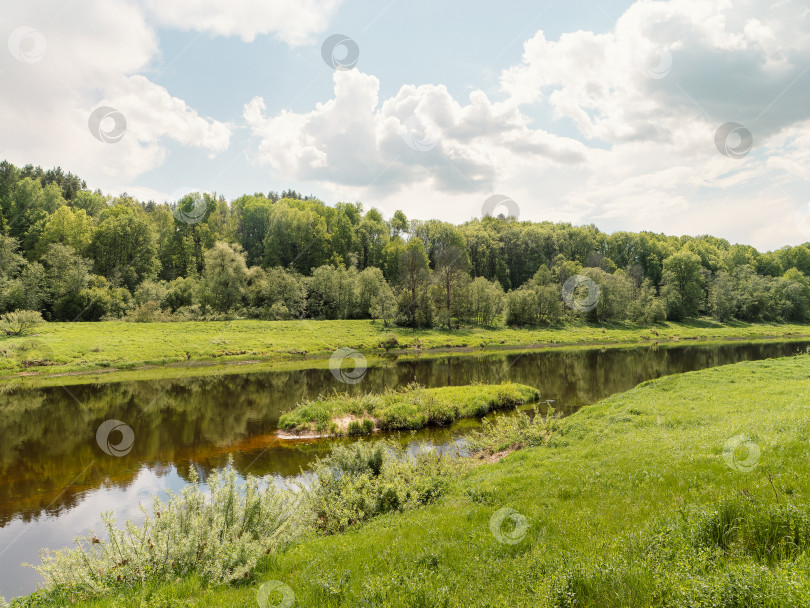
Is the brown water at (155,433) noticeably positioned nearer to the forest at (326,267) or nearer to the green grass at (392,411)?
the green grass at (392,411)

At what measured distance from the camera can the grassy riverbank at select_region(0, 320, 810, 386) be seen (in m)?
40.2

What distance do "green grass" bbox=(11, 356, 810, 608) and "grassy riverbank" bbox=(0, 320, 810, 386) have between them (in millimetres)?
37854

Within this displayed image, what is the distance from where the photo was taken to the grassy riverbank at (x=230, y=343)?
40.2 metres

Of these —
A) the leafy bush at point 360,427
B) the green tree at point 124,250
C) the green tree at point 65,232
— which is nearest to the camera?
the leafy bush at point 360,427

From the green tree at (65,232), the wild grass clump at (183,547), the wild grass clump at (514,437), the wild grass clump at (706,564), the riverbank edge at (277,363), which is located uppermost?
the green tree at (65,232)

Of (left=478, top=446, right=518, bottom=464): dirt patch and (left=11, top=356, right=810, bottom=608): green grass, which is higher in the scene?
(left=11, top=356, right=810, bottom=608): green grass

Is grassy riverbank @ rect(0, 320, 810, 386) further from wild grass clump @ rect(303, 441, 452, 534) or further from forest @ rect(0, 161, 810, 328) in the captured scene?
wild grass clump @ rect(303, 441, 452, 534)

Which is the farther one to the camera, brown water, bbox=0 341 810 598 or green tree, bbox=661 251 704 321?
green tree, bbox=661 251 704 321

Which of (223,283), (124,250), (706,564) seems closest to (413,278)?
(223,283)

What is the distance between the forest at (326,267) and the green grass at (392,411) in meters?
43.7

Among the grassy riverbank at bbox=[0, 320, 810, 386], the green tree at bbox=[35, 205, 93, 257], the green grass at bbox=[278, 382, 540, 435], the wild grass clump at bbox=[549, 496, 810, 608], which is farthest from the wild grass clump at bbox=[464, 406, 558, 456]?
the green tree at bbox=[35, 205, 93, 257]

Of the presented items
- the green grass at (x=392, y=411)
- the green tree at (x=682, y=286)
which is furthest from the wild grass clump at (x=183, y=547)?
the green tree at (x=682, y=286)

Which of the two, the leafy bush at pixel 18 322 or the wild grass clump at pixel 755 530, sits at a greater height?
the leafy bush at pixel 18 322

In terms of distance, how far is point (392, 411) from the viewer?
24.6 m
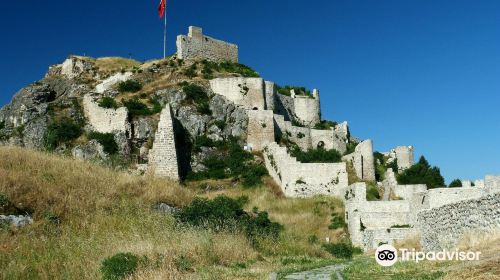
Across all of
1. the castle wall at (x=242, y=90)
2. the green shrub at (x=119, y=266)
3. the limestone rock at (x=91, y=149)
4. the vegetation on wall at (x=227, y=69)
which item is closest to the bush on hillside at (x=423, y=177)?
the castle wall at (x=242, y=90)

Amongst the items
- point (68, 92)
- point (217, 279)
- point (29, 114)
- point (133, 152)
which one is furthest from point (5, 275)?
point (68, 92)

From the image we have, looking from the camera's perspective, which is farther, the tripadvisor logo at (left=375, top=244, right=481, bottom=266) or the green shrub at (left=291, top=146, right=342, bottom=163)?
the green shrub at (left=291, top=146, right=342, bottom=163)

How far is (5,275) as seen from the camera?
328 inches

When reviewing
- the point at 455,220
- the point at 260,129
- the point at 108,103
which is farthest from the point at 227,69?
the point at 455,220

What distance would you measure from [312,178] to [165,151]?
1064 cm

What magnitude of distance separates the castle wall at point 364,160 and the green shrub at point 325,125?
1031 centimetres

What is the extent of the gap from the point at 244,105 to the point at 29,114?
59.2 ft

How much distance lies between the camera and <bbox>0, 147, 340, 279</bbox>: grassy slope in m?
8.93

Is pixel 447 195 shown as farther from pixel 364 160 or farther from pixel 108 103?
pixel 108 103

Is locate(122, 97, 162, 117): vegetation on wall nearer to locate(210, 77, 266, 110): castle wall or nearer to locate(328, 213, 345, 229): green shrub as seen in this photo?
locate(210, 77, 266, 110): castle wall

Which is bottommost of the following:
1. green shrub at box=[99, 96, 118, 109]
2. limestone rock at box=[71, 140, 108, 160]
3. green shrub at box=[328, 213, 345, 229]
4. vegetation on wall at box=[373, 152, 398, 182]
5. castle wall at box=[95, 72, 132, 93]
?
green shrub at box=[328, 213, 345, 229]

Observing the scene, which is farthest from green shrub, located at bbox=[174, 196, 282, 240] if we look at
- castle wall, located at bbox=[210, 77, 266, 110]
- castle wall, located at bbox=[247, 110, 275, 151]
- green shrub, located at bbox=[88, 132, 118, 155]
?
castle wall, located at bbox=[210, 77, 266, 110]

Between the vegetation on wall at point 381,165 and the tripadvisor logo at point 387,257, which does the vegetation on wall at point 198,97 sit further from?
the tripadvisor logo at point 387,257

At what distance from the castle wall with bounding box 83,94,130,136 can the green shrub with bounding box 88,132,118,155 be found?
37.7 inches
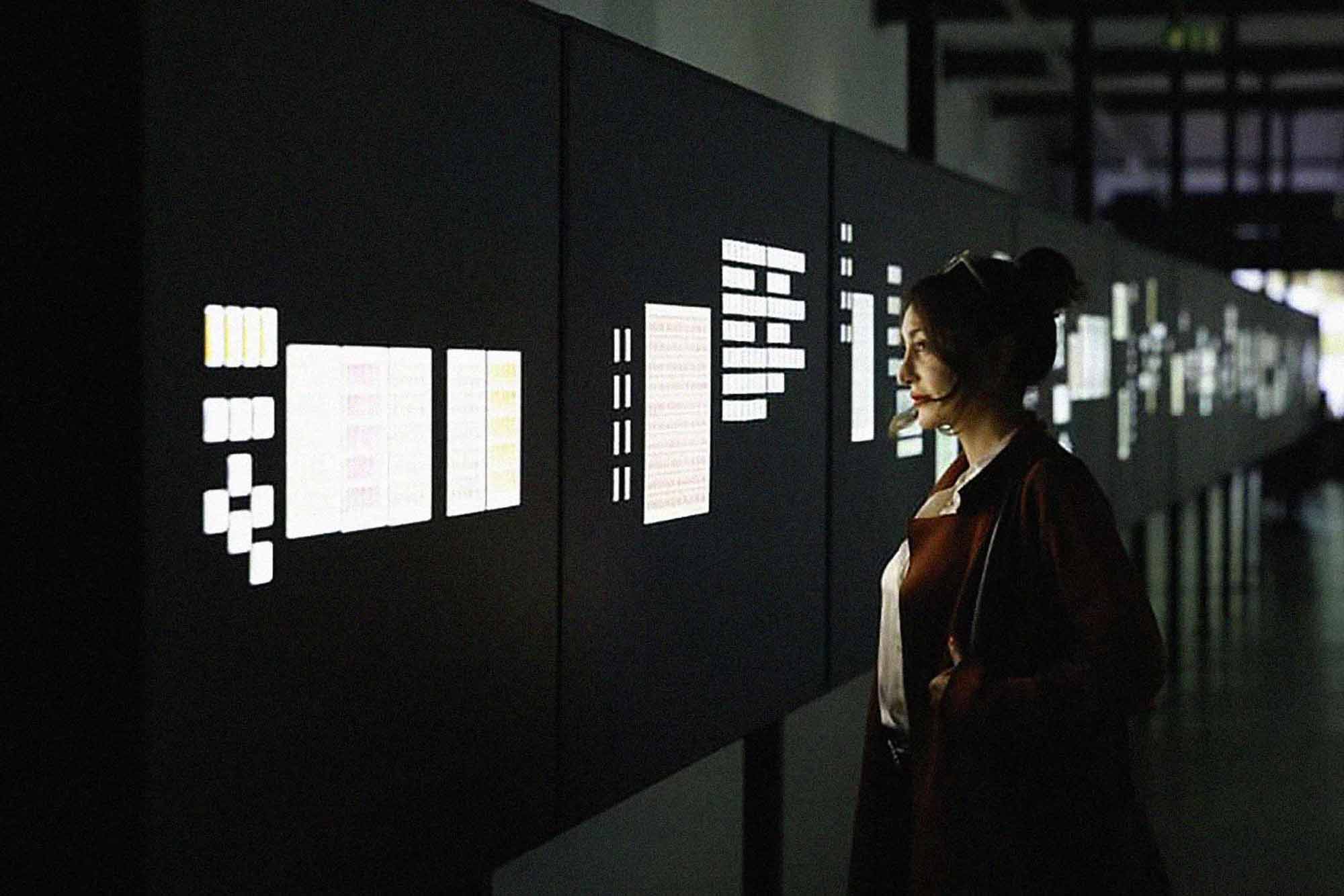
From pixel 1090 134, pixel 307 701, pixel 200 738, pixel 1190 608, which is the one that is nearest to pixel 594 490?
pixel 307 701

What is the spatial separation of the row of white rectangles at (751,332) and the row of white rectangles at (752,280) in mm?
72

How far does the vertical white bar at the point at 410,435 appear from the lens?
8.96ft

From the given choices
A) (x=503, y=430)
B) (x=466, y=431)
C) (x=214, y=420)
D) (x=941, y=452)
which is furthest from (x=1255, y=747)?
(x=214, y=420)

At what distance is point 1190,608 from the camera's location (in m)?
15.0

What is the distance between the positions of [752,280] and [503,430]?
1.27 meters

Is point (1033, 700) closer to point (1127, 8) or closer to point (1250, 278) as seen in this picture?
point (1127, 8)

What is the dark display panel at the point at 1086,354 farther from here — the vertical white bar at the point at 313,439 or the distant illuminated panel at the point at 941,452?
the vertical white bar at the point at 313,439

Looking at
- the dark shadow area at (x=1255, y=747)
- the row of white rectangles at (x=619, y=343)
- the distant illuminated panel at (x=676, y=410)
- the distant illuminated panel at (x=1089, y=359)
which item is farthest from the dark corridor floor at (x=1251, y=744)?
the row of white rectangles at (x=619, y=343)

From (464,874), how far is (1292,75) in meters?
20.8

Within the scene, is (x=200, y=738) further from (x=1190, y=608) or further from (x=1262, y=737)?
(x=1190, y=608)

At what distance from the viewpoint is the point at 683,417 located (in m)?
3.84

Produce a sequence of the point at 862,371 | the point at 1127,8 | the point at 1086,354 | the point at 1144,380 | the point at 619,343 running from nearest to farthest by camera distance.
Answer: the point at 619,343
the point at 862,371
the point at 1086,354
the point at 1144,380
the point at 1127,8

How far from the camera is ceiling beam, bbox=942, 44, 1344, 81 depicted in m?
16.5

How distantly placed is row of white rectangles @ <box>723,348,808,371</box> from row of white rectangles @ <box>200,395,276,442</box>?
174 cm
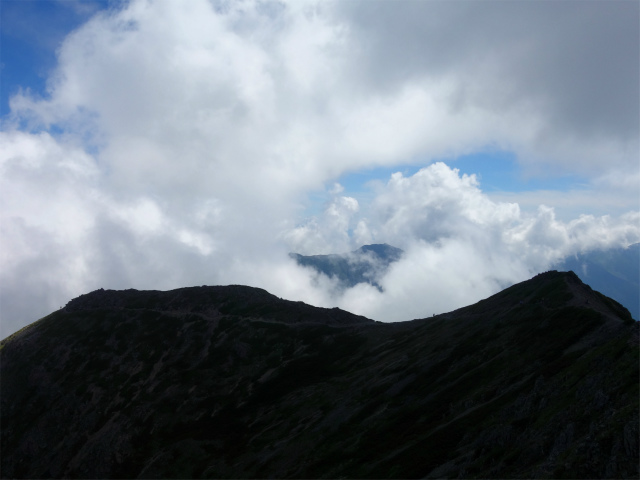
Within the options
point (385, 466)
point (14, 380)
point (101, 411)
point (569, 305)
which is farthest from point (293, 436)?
point (14, 380)

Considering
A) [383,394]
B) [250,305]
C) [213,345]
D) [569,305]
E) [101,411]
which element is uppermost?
[250,305]

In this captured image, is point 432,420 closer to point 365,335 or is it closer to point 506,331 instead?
point 506,331

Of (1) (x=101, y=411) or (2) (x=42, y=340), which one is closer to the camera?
(1) (x=101, y=411)

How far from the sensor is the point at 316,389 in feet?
344

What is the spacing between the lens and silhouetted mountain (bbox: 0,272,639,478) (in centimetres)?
4747

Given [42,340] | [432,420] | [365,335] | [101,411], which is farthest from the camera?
[42,340]

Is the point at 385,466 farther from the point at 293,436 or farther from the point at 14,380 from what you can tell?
the point at 14,380

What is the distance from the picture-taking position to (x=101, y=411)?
401ft

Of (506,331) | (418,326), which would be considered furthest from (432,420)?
(418,326)

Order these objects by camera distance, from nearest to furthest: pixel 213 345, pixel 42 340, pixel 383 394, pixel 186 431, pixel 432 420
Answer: pixel 432 420 → pixel 383 394 → pixel 186 431 → pixel 213 345 → pixel 42 340

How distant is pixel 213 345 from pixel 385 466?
9667cm

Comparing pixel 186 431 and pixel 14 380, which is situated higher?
pixel 14 380

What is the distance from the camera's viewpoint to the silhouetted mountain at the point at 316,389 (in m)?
47.5

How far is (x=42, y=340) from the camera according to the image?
155125 mm
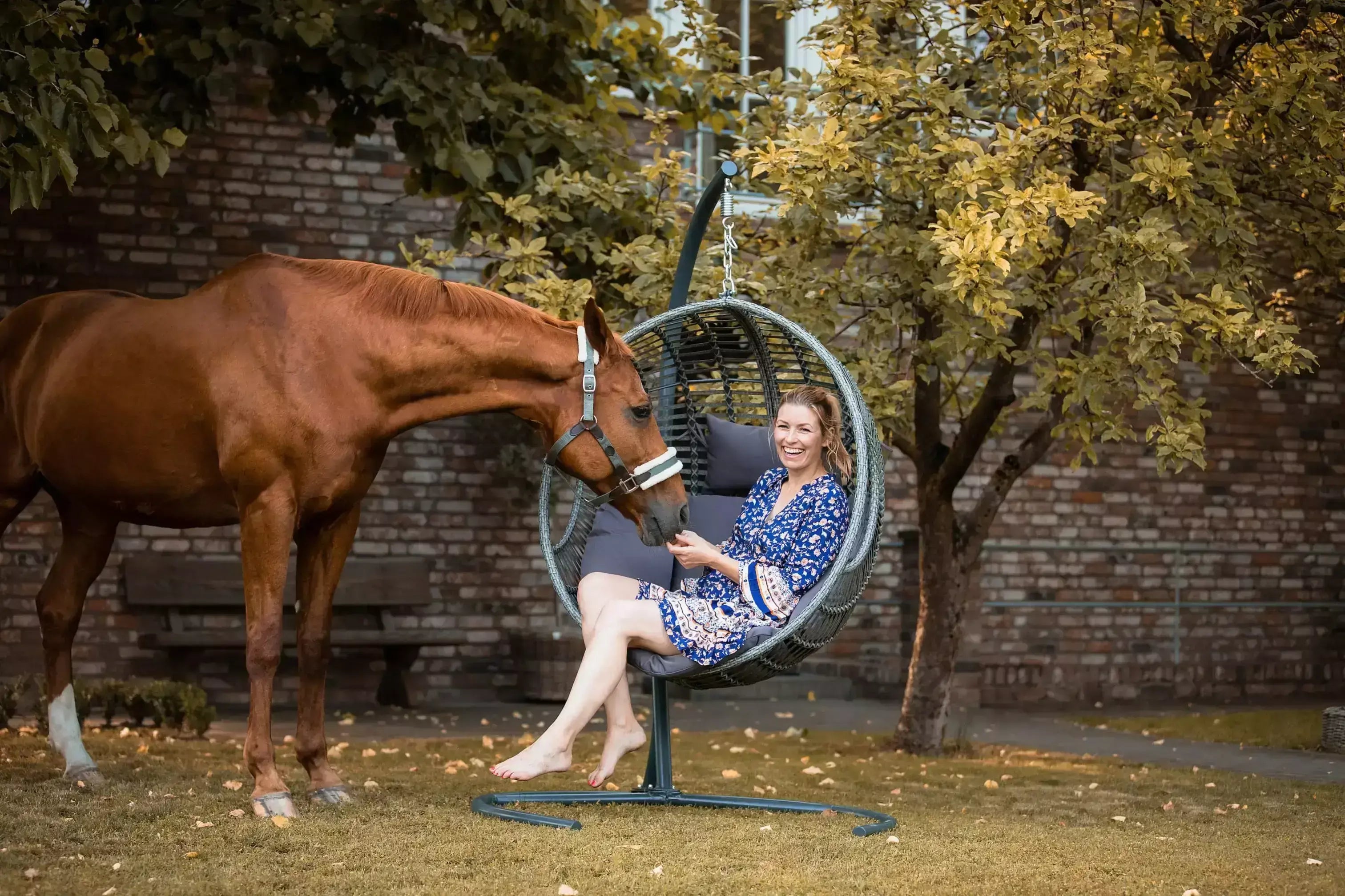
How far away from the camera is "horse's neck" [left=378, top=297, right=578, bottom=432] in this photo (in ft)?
14.3

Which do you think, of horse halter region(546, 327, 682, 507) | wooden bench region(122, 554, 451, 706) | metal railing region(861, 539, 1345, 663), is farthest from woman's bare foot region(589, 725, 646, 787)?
metal railing region(861, 539, 1345, 663)

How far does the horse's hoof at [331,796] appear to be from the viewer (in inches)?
177

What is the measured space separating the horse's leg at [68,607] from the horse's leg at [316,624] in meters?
0.80

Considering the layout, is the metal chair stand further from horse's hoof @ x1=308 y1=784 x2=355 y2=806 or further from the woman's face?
the woman's face

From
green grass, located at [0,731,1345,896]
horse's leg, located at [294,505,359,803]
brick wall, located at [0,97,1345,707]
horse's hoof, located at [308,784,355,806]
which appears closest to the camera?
green grass, located at [0,731,1345,896]

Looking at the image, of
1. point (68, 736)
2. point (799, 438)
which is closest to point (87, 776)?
point (68, 736)

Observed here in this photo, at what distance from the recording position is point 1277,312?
7.29 m

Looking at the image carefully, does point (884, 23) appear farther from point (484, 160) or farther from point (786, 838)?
point (786, 838)

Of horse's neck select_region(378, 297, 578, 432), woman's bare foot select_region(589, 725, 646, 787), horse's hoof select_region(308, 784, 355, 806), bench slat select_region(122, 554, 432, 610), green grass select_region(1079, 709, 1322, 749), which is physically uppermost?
horse's neck select_region(378, 297, 578, 432)

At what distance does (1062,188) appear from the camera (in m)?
4.80

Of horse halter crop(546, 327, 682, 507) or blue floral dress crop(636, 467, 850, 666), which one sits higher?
horse halter crop(546, 327, 682, 507)

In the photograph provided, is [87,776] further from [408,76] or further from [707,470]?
[408,76]

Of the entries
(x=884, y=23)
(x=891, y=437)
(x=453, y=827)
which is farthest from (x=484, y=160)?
(x=453, y=827)

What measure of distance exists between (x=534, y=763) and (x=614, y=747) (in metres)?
0.51
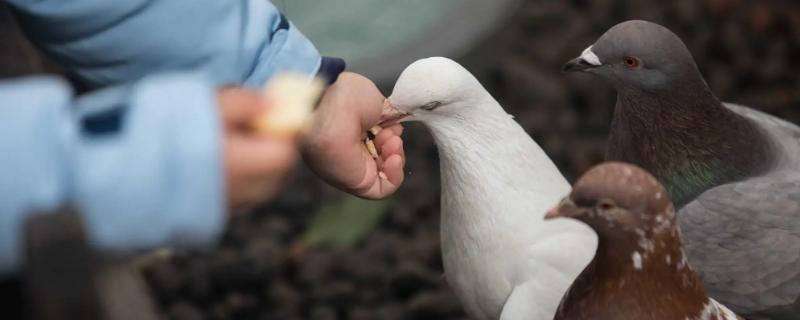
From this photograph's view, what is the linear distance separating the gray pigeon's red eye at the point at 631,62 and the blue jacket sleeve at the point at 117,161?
24.4 inches

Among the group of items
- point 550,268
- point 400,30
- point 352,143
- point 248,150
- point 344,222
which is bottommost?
point 344,222

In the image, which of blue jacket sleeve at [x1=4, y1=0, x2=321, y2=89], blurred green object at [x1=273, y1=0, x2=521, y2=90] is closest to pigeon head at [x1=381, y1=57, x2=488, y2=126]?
blue jacket sleeve at [x1=4, y1=0, x2=321, y2=89]

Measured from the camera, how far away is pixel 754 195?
1.22 meters

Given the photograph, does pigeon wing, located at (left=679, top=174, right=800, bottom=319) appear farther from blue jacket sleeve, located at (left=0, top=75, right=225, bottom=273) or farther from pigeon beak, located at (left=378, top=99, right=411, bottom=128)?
blue jacket sleeve, located at (left=0, top=75, right=225, bottom=273)

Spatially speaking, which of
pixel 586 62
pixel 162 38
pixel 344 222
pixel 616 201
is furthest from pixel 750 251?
pixel 344 222

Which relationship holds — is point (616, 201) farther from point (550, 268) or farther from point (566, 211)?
point (550, 268)

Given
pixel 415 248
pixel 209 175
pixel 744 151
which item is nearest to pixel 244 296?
pixel 415 248

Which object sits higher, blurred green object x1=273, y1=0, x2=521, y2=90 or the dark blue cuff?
the dark blue cuff

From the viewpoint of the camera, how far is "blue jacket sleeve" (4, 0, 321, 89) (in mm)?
936

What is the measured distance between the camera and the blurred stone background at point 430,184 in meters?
1.91

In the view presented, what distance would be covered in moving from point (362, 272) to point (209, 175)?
1.26m

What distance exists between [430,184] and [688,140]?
901mm

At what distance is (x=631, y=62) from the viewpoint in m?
1.21

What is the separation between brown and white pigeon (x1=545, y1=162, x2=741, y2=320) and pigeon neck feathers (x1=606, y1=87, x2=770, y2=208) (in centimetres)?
27
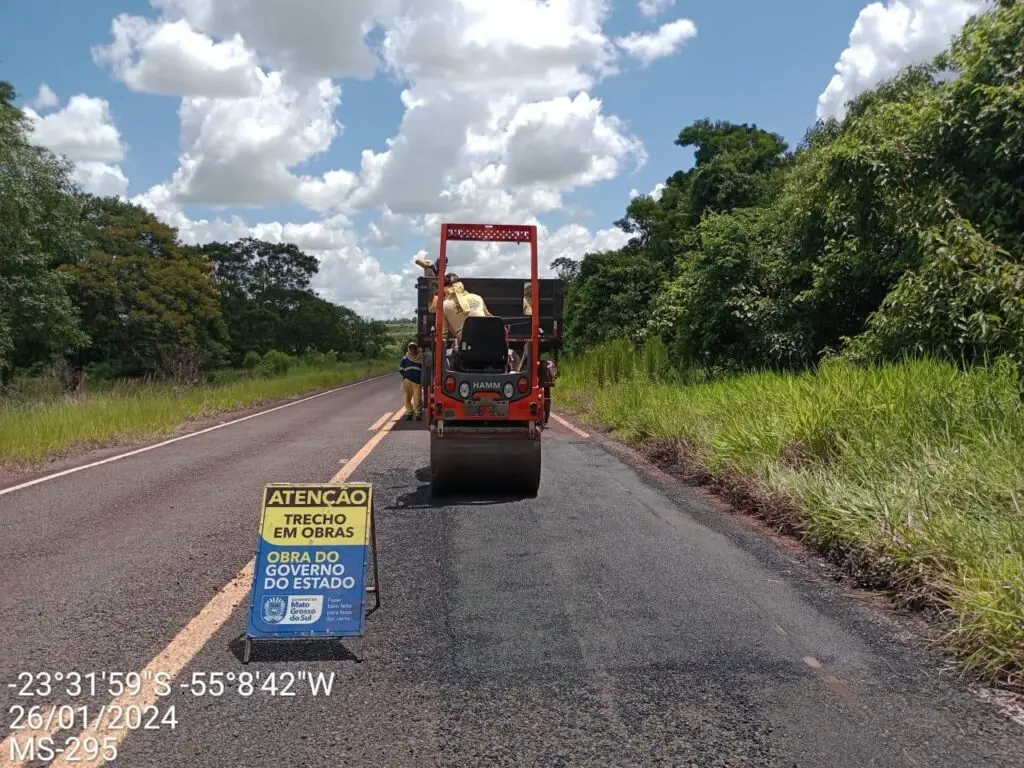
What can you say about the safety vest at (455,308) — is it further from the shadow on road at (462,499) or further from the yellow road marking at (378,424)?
the yellow road marking at (378,424)

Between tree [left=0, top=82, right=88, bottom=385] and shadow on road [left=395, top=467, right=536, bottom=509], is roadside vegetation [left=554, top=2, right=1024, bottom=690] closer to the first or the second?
shadow on road [left=395, top=467, right=536, bottom=509]

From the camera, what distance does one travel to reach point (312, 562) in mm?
4406

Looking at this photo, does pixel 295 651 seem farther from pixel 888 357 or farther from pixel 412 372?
pixel 888 357

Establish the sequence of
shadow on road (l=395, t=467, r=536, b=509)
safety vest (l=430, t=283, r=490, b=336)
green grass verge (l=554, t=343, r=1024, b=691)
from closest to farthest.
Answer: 1. green grass verge (l=554, t=343, r=1024, b=691)
2. shadow on road (l=395, t=467, r=536, b=509)
3. safety vest (l=430, t=283, r=490, b=336)

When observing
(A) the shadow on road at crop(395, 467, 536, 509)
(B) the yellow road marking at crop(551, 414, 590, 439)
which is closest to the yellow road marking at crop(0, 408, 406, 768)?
(A) the shadow on road at crop(395, 467, 536, 509)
___
Please count the lines in the data above that contain the word "white" and reply with the number alone.

→ **TASK SOLUTION**
8